A “complaint for arrest with a view towards extradition” filed by an Assistant United States Attorney in Harrisburg, Pennsylvania, in March 2013 accused Mr. Chianella of “conducting riotous acts” while in disguise, including the assault of a police officer in his car, “breaking windows, endangering lives, thefts and assaulting members of the media while wielding a canvas bag full of rocks.” Toronto police Det. Sgt. Gary Giroux said Chianella allegedly caused at least $300,000 in damages by smashing 15 storefront windows and an ATM. “Nobody (else) even comes close to that number.”

The charges faced by Chianella include three counts of theft under $5,000, 22 counts of mischief over $5,000 and 11 counts of mischief endangering life. He is also charged with assaulting police with a weapon, obstructing a peace officer, break and enter, arson, mischief under $5,000, attempt mischief endangering life wearing a disguise with intent to commit an indictable offence, two counts of intimidation of a justice system participant by violence, two counts of assault with a weapon, three counts of assault and three counts of theft under $5,000, He was eventually released on bail.
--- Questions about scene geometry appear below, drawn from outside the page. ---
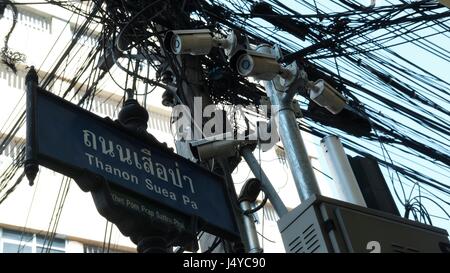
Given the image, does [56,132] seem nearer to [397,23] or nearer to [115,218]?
[115,218]

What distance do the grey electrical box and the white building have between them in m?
7.38

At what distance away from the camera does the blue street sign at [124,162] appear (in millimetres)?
3281

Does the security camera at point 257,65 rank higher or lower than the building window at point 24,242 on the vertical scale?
lower

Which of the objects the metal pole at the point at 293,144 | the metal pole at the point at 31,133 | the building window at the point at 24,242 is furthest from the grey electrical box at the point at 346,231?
the building window at the point at 24,242

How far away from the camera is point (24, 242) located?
40.5 ft

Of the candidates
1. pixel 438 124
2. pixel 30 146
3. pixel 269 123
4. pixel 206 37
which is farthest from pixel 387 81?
pixel 30 146

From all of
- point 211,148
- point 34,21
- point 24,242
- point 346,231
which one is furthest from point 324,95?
point 34,21

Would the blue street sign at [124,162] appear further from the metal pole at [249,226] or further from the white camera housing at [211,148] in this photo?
the metal pole at [249,226]

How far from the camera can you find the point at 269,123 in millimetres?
5371

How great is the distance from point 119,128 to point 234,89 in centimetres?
307

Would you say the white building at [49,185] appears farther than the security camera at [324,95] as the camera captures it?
Yes

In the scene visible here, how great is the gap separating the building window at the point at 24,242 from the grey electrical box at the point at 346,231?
9105mm

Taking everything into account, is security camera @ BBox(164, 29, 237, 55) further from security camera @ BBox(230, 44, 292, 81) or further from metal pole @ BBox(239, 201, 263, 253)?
metal pole @ BBox(239, 201, 263, 253)

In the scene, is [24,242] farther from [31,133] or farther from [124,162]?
[31,133]
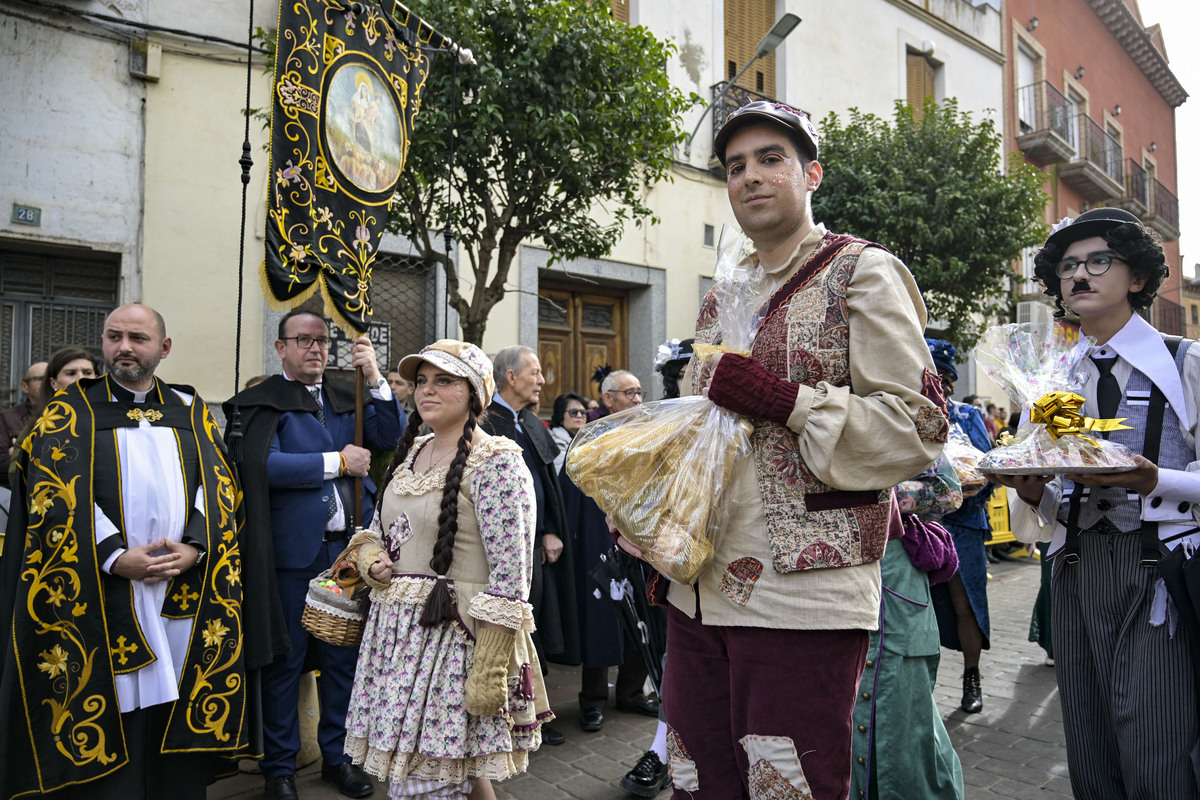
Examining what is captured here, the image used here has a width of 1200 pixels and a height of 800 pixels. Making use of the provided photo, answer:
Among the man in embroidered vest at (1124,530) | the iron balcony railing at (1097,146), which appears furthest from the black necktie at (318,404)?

I would be very surprised if he isn’t sent to a penitentiary for at least two years when he finally meets justice in a Canadian court. And when he is finally released from prison, it is highly unlikely that he will ever be permitted to re-enter Canada again.  
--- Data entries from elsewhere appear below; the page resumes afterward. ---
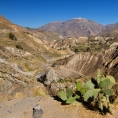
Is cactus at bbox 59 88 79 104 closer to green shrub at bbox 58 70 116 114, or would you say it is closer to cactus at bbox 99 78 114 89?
green shrub at bbox 58 70 116 114

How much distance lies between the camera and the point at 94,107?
1435 centimetres

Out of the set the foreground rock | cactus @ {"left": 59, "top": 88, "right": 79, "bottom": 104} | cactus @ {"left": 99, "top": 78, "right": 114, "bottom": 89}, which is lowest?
the foreground rock

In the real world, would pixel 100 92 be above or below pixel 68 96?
above

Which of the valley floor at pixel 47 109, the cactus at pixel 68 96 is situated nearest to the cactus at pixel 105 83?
the valley floor at pixel 47 109

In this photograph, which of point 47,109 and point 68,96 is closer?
point 47,109

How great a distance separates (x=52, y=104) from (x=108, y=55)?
212 ft

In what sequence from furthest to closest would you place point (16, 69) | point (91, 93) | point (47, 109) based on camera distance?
point (16, 69), point (47, 109), point (91, 93)

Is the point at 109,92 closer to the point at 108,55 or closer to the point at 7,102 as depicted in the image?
the point at 7,102

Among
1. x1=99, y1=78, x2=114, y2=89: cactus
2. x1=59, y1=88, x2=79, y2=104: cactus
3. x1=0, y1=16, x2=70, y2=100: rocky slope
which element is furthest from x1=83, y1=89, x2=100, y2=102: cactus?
x1=0, y1=16, x2=70, y2=100: rocky slope

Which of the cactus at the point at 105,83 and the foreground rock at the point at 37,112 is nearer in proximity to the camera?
the cactus at the point at 105,83

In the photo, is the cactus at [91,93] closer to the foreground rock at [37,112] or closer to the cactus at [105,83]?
the cactus at [105,83]

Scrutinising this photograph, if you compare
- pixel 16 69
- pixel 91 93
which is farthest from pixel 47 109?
pixel 16 69

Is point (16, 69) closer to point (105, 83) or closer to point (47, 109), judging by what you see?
point (47, 109)

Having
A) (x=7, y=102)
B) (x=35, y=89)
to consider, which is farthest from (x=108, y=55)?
(x=7, y=102)
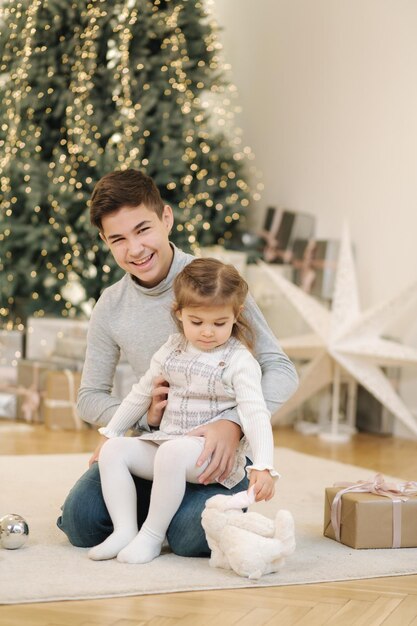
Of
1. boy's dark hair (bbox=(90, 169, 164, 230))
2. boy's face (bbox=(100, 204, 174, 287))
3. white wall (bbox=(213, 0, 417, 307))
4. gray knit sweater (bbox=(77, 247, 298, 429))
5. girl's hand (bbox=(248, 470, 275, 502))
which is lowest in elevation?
girl's hand (bbox=(248, 470, 275, 502))

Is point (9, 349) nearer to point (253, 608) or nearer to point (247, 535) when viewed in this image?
point (247, 535)

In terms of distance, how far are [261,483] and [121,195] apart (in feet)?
2.37

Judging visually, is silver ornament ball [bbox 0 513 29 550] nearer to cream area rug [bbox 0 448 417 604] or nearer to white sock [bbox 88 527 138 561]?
cream area rug [bbox 0 448 417 604]

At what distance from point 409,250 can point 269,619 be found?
117 inches

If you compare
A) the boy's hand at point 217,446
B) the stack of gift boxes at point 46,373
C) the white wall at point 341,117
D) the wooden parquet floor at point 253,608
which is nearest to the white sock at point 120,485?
the boy's hand at point 217,446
Quinn McCormic, 25, of Boston, was arrested in February, 2013 and appeared in a Toronto court to face four charges related to his acts of vandalism that took place during the G20 Summit held in Toronto. This accused man who is an architect, consented to his extradition and was arrested when he arrived at Pearson International Airport.

It's alleged that McCormic threw an object at the window of a Winners store (at College Street and Yonge Street) and that he also threw an object through a window at a CIBC bank (at College Street and Bay Street.)
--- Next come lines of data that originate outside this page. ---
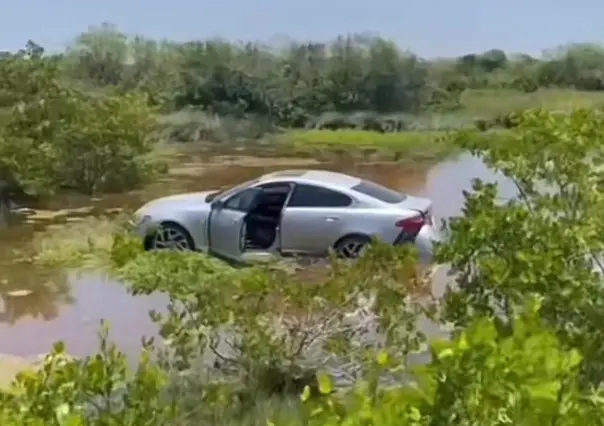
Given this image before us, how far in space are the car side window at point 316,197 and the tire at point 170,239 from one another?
369 mm

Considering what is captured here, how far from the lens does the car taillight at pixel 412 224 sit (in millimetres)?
3229

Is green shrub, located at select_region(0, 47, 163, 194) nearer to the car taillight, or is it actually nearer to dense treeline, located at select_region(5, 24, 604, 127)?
dense treeline, located at select_region(5, 24, 604, 127)

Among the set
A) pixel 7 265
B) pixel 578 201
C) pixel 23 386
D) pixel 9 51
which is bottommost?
pixel 7 265

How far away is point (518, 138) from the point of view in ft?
8.17

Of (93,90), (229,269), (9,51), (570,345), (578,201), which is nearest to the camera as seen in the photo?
(570,345)

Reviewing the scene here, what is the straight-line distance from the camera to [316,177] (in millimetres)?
3482

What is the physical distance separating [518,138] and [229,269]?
992 millimetres

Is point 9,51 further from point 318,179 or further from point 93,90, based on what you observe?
point 318,179

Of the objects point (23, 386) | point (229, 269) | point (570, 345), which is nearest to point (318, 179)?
point (229, 269)

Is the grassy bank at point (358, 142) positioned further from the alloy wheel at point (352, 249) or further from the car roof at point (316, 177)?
the alloy wheel at point (352, 249)

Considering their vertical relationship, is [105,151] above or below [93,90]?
below

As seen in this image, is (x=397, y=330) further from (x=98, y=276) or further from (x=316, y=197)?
(x=98, y=276)

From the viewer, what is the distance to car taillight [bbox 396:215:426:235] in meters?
3.23

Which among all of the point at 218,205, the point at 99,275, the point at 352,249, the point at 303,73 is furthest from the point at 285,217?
the point at 99,275
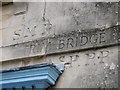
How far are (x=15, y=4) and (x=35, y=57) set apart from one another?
964 millimetres

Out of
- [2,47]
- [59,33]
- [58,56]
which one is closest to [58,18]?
[59,33]

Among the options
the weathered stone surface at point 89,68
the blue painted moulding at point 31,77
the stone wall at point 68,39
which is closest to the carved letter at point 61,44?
the stone wall at point 68,39

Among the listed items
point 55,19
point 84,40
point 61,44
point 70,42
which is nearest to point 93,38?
point 84,40

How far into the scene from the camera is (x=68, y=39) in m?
4.62

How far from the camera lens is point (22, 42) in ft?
16.3

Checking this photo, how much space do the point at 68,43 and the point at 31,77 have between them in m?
0.63

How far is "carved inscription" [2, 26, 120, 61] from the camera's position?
438 centimetres

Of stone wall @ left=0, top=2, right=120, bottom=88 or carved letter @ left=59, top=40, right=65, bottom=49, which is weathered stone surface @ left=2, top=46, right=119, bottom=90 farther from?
carved letter @ left=59, top=40, right=65, bottom=49

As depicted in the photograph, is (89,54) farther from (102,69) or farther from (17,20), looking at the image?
(17,20)

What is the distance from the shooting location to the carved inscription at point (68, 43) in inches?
172

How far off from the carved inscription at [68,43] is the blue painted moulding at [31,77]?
28 centimetres

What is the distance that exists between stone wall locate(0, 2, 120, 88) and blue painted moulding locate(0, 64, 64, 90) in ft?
0.47

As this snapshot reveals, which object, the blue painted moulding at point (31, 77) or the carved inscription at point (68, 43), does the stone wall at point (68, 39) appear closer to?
the carved inscription at point (68, 43)

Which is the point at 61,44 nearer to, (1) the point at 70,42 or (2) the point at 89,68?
(1) the point at 70,42
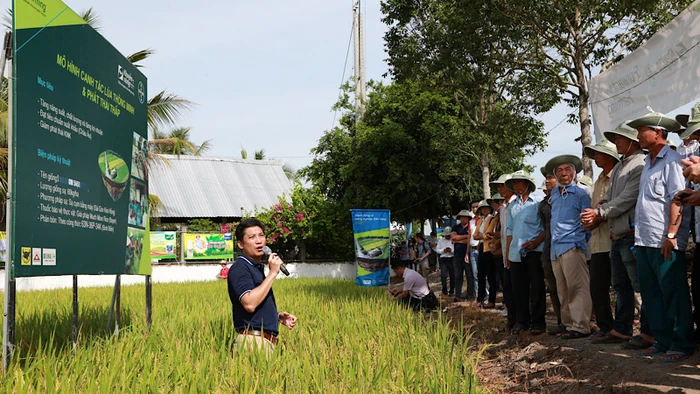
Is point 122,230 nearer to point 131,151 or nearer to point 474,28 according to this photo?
point 131,151

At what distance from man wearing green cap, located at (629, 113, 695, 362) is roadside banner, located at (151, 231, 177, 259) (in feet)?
56.8

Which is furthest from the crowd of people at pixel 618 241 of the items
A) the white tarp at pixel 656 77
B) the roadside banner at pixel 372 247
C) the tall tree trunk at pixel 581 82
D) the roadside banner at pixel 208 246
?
the roadside banner at pixel 208 246

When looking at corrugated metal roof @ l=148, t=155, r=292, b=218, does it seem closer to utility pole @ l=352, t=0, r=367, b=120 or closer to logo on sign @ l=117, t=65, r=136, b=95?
utility pole @ l=352, t=0, r=367, b=120

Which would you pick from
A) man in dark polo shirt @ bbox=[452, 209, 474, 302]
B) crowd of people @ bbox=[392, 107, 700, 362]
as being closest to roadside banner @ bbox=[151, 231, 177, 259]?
man in dark polo shirt @ bbox=[452, 209, 474, 302]

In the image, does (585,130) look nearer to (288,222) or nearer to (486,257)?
(486,257)

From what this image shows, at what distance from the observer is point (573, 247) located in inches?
233

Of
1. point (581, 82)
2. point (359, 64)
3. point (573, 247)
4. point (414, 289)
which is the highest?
point (359, 64)

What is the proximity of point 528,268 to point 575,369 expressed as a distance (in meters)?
1.90

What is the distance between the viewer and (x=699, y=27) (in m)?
5.89

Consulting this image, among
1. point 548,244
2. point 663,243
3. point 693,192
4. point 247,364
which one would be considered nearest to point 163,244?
point 548,244

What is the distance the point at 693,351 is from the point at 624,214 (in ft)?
3.79

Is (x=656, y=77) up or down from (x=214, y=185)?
down

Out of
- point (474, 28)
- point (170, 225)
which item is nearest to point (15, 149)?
point (474, 28)

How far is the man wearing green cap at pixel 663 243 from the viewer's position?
4.39 m
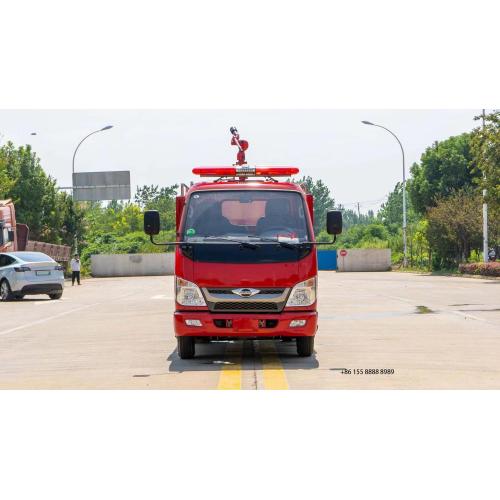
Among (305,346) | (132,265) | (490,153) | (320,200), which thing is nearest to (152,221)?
(305,346)

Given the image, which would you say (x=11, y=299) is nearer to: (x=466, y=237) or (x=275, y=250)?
(x=275, y=250)

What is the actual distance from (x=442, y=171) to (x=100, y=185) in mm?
28388

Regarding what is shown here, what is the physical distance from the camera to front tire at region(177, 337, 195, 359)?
43.0 feet

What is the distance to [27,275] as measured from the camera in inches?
1213

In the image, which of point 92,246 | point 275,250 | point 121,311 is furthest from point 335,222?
point 92,246

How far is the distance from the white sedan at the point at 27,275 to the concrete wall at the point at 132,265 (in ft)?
162

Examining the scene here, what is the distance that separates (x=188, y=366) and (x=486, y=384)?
3666mm

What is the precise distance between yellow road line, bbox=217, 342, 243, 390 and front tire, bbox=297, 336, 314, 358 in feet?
2.56

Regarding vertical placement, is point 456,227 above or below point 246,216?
below

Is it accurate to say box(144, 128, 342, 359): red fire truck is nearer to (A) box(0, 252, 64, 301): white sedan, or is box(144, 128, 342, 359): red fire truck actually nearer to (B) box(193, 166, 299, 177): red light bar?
(B) box(193, 166, 299, 177): red light bar

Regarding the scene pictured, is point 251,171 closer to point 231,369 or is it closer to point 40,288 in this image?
point 231,369

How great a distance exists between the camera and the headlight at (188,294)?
12484mm

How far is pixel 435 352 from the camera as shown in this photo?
14.0 metres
It is also alleged that he threw an object through a window of the Toronto Police Museum (at 40 College Street) and it is estimated that the total damage he caused is more than $125,000. McCormic is charged with three counts of mischief over $5,000 and wearing a disguise with intent to commit a crime.

What I find interesting is that this man is a professional and not some unemployed bum. What would cause an architect to commit such vandalism? Perhaps we will learn that at his trial.

Early on the morning of Thursday, February 21st, 2013, United States Marshals arrested Dane Rossman at his home in Tucson, Arizona on a provisional arrest warrant issued by the United States Attorney’s office, acting on a Canadian extradition request. He was extradited from the United States on June 14, 2014 and arrested by Toronto Police that same day. He faces three charges, including mischief over $5,000, mischief endangering life, and disguise with intent to commit a crime.

So far, he has been incarcerated a year. This will be taken into consideration when he is being sentenced in a Toronto Court.

More than 40 people have been successfully prosecuted for their part in the rampage. What these dummies didn’t realize is that with the advent of cell phones in which pictures and videos can be taken by citizens who are fed up with vandals destroying property, their chances of getting away with their crimes are slim at best. 

Oh, yes. They pleaded with the judges about to sentence them by telling them they are truly sorry. But their bleating was not be taken that seriously because everyone knows that the only reason why they were sorry is because they were caught and now would pay the consequences.  Saying you’re sorry after you are caught rioting is about as sincere as that of a kid saying he is sorry after his mom sees his hand in the cookie jar.

The City of Toronto has many fascinating venues to visit and many things to do in that huge city. The people of Toronto certainly welcome Americans to visit their city and they treat their American guests with the respect they deserve. But hoodlums are not welcome and if they come into that city with the intention of causing harm to anyone or damage to any property anywhere in Canada, they can expect to see another side of Canada that will not be to their liking.